Others have asked if maybe we shouldn't support many different protocols. Prior experience with this was that it makes it very hard to add and test new features if they have to be ported across many protocol implementations. Our feeling is that most users don't really see multiple protocols as a feature, they just want a good reliable client in the language of their choice.
Another question is why we don't adopt XMPP, STOMP, AMQP or an existing protocol. The answer to this varies by protocol, but in general the problem is that the protocol does determine large parts of the implementation and we couldn't do what we are doing if we didn't have control over the protocol. Our belief is that it is possible to do better than existing messaging systems have in providing a truly distributed messaging system, and to do this we need to build something that works differently.

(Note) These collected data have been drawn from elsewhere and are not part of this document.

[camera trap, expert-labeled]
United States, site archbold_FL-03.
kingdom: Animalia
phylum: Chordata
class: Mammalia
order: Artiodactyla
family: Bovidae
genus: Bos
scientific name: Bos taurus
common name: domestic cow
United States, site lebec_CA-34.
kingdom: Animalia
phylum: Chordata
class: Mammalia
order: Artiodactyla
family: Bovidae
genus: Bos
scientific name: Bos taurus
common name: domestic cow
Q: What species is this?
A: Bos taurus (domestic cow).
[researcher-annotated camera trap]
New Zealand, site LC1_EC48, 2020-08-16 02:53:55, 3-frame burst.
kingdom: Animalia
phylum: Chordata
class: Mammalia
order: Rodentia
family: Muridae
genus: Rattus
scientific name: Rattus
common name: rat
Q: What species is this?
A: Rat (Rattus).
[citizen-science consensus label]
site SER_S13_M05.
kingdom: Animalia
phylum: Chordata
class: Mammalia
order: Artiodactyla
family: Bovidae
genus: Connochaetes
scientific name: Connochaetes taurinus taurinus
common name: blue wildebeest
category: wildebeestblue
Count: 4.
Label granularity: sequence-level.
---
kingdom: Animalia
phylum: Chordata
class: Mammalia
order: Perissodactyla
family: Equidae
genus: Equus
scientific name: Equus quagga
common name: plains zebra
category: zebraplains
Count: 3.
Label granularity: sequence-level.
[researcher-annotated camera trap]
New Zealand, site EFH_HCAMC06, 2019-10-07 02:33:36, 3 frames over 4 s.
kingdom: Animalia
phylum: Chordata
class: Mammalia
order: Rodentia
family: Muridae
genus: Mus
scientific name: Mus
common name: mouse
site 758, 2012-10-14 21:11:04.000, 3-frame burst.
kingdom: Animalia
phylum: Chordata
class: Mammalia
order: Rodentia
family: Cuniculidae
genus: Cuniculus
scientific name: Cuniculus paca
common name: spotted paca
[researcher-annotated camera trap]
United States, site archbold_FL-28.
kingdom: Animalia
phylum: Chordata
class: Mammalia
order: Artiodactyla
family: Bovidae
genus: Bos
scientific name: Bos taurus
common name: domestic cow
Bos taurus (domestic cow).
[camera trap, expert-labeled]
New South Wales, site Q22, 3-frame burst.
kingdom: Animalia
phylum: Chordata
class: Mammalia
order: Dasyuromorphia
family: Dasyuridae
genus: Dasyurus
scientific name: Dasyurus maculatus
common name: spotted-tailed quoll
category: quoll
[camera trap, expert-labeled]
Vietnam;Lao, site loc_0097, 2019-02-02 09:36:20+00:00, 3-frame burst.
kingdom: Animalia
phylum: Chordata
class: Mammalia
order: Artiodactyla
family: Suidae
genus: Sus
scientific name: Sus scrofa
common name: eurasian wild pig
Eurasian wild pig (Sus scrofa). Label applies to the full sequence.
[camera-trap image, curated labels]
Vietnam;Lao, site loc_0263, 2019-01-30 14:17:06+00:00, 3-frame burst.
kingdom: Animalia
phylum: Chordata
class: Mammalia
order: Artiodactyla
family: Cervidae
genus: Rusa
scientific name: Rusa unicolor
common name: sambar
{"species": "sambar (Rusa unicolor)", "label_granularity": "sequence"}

A final question is why we don't use a system like Protocol Buffers or Thrift to define our request messages. These packages excel at helping you to managing lots and lots of serialized messages. However we have only a few messages. Support across languages is somewhat spotty (depending on the package). Finally the mapping between binary log format and wire protocol is something we manage somewhat carefully and this would not be possible with these systems. Finally we prefer the style of versioning APIs explicitly and checking this to inferring new values as nulls as it allows more nuanced control of compatibility.